BANGKOK (Reuters) - Thai and Cambodian troops battled for a fourth successive day on Monday over a disputed border area as Cambodia urged the U.N. Security Council to intervene to prevent the conflict from escalating.
Shelling and machine gunfire rang out in the 4.6-sq-km (two-sq-mile) contested area around the 11th-century Preah Vihear temple, land that is claimed by both Southeast Asian neighbours.
There is no clear answer at this stage. Both sides blame each other for starting the clashes four days ago and for breaching a tenuous cease-fire agreed between the two armies on Friday night.

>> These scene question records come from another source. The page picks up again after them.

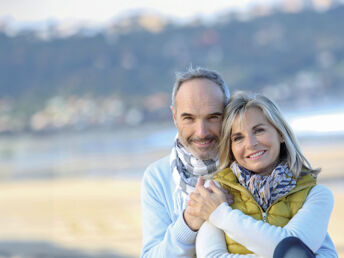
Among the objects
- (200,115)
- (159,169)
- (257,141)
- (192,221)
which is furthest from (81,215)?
(257,141)

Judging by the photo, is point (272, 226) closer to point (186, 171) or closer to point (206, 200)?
point (206, 200)

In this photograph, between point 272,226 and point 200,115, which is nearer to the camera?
point 272,226

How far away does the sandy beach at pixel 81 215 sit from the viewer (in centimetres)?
603

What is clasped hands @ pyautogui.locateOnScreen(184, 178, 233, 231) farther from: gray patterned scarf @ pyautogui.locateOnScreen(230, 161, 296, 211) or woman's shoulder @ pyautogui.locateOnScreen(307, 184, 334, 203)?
woman's shoulder @ pyautogui.locateOnScreen(307, 184, 334, 203)

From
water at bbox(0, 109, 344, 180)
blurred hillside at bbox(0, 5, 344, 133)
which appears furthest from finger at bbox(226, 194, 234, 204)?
blurred hillside at bbox(0, 5, 344, 133)

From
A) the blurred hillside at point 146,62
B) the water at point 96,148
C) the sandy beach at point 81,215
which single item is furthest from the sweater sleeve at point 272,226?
the blurred hillside at point 146,62

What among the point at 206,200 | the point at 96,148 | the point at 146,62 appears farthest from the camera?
the point at 146,62

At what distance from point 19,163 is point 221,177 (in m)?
13.8

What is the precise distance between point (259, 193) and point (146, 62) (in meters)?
24.2

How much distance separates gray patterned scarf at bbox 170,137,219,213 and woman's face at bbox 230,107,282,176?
9.6 inches

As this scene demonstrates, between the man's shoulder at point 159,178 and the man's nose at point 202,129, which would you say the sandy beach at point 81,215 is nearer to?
the man's shoulder at point 159,178

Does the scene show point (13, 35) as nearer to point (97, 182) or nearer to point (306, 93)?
point (306, 93)

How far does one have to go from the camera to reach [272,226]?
1636 mm

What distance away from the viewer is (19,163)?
49.4ft
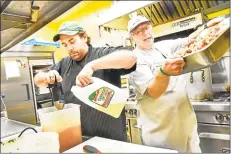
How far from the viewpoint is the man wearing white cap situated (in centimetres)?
65

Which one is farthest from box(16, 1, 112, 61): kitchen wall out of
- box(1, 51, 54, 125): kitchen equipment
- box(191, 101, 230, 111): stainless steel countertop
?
box(1, 51, 54, 125): kitchen equipment

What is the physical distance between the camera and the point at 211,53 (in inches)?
19.4

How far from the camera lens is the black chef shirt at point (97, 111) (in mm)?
766

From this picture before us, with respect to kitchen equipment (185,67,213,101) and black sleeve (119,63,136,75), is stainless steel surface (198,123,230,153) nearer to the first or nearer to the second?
kitchen equipment (185,67,213,101)

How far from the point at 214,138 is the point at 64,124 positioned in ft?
1.99

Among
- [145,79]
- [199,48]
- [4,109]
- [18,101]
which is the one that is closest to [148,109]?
[145,79]

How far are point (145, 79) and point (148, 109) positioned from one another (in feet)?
0.36

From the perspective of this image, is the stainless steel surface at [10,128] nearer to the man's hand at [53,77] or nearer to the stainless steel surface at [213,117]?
the man's hand at [53,77]

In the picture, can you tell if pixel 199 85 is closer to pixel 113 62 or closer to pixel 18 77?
pixel 113 62

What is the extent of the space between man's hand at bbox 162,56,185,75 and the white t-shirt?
5 centimetres

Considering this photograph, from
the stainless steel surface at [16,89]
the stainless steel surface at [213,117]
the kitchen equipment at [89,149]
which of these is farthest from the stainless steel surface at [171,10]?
the stainless steel surface at [16,89]

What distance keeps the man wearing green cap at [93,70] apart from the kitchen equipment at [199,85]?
218 millimetres

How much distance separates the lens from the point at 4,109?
1596 mm

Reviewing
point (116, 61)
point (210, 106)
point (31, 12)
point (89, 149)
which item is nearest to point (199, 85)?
point (210, 106)
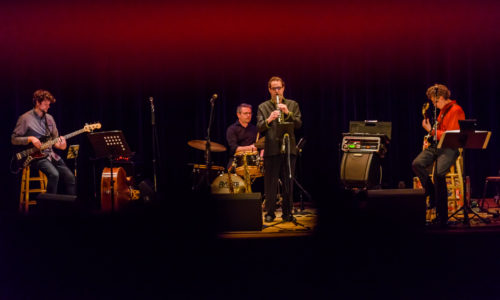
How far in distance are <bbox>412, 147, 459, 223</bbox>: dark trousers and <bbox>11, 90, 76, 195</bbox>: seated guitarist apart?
15.0 feet

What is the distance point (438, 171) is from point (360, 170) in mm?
1562

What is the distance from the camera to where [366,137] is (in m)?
6.99

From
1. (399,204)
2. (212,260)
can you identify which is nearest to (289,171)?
(399,204)

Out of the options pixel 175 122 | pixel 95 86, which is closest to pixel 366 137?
pixel 175 122

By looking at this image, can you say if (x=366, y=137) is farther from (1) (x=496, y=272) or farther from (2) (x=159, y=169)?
(1) (x=496, y=272)

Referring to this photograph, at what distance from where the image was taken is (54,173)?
6.54 meters

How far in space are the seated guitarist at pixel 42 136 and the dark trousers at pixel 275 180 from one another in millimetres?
2961

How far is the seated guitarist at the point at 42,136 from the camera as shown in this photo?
259 inches

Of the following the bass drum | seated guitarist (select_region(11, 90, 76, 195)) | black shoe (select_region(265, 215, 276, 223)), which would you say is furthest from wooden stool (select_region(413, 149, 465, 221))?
seated guitarist (select_region(11, 90, 76, 195))

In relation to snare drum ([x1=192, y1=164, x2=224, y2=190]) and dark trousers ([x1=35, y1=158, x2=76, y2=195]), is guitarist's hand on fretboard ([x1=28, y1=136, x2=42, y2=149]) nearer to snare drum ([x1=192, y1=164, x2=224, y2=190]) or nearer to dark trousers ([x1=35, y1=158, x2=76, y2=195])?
dark trousers ([x1=35, y1=158, x2=76, y2=195])

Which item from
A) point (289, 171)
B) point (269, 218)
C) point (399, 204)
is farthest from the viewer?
point (269, 218)

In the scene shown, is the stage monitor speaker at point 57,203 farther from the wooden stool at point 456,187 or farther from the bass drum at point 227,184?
the wooden stool at point 456,187

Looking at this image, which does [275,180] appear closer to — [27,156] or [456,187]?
[456,187]

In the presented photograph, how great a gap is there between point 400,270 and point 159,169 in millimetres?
5594
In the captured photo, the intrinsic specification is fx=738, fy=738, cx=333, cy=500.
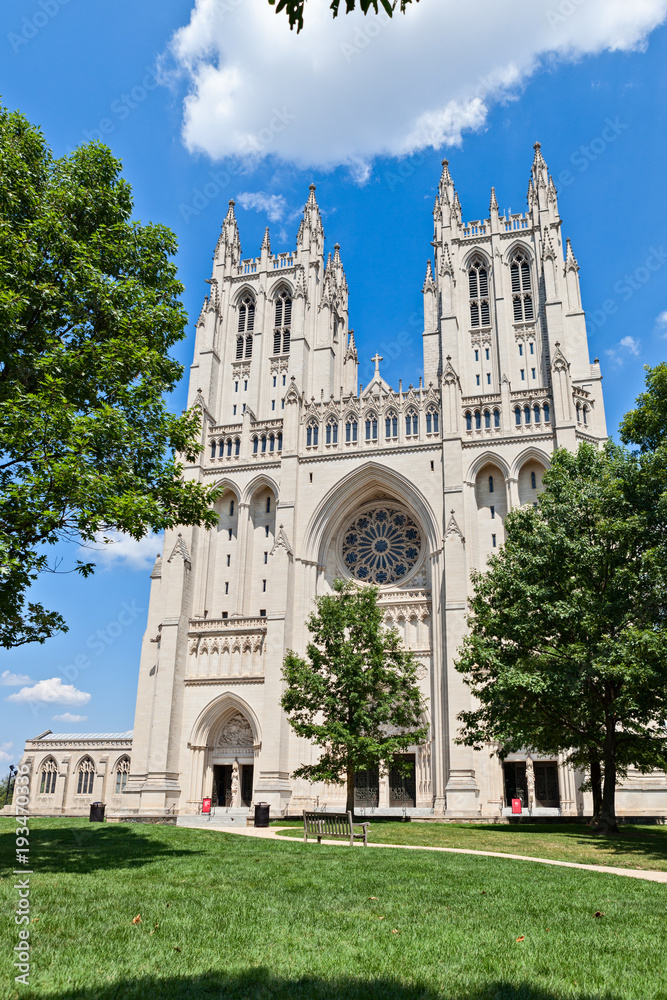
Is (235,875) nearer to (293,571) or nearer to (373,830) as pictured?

It is not certain whether the shooting and shelling are offensive or defensive measures.
Security analysts say this is precisely why the fighting has continued for four days: both armies say they are reacting to the other side’s aggression.
The clashes could have occurred as a result of a misunderstanding or a breakdown in communication channels. This has certainly been the case in previous years.
There has been increased military activity on both sides of the border in recent weeks and some troops are operating in an unfamiliar situation. Something as simple as a few warning shots or border patrols straying too far could have set things off.
Tensions have undoubtedly increased in tandem with the beefing up of troops on either side. Issues like Cambodia’s flying of a national flag in the disputed area and laying of a stone tablet inscribed with “This is Cambodia” have angered the Thai military, as have accusations by Thai nationalists that the soldiers have failed to protect Thai sovereignty.
They enjoyed cordial relations in recent months and had shown unprecedented restraint in dealing with sensitive diplomatic issues related to the border.
That has changed. Cambodian’s Prime Minister Hun Sen on Sunday said counterpart Abhisit Vejjajiva was “hungry for war” and the Thai Foreign Ministry accused Cambodia of “an act of aggression” in “violation of Thai sovereignty and territorial integrity.”
Cambodia seems to be doing all it can to internationalise the issue and has urged the U.N. Security Council to intervene, with or without Thailand’s cooperation. Abhisit has given his full support to the military to protect Thai sovereignty.
The robust rhetoric from both sides makes conditions for dialogue tricky. The Association of South East Asian Nations has urged a speedy resolution and is seeking to mediate.
Bilateral trade will certainly be affected in the short term, but the figures are too small to make a dent on either country’s economies. Thailand’s central bank said exports to Cambodia were worth less than 1 percent of total annual exports, and were unlikely to cause any damage to the wider economy.
Thailand’s stock market has been subdued since fighting broke out. News of the unrest knocked the benchmark down by 1 percent after a day of gains on Friday, and greater political risk took its toll on Monday as shares in Thai firms which have telecoms, sugar and industrial businesses in Cambodia fell.
There are fears of potential instability in Bangkok, related to a prolonged but so far small protest against the government by the yellow-shirted People’s Alliance for Democracy (PAD) over the government’s handling of the border dispute, and failure to prevent the jailing of two Thai nationalists found guilty by a Cambodian court of trespassing and espionage last week.
There are some concerns, but so far no concrete signs, that the issue could give some momentum to the rally. The PAD, a powerful extra-parliamentary force that helped undermine two elected governments led or backed by ousted former premier Thaksin Shinawatra, has struggled to get people on the streets to challenge Abhisit. This could be a boon for its campaign.
Police are taking no chances and will seek cabinet approval to impose a strict security law to prevent a repeat of 2008, when the PAD occupied the government’s offices. The PAD activists plan a rally on Friday, seeking to oust the Democrats-led government.
The protest and heated anti-government rhetoric in Bangkok have raised tensions and emotions at the border. The PAD has turned up the pressure on Abhisit and is trying to test his relationship with the military. There might be some wounded pride among the top generals as a result of the PAD’s assertions that the army has been weak and is risking a loss of Thai sovereignty.
Some analysts have suggested the PAD might have conspired with some hawkish generals unhappy with Abhisit to pick a fight with Cambodia as a means to bring down the government and derail elections scheduled to be held this year.
There is no evidence to support this, but in a coup-prone country where the military is deeply politicised and factionalised, it can never be ruled out.
Other experts dismiss this, saying the PAD does not have the bargaining power to orchestrate this, especially while Abhisit’s alliance with the military top brass and the powerful establishment elites remains solid.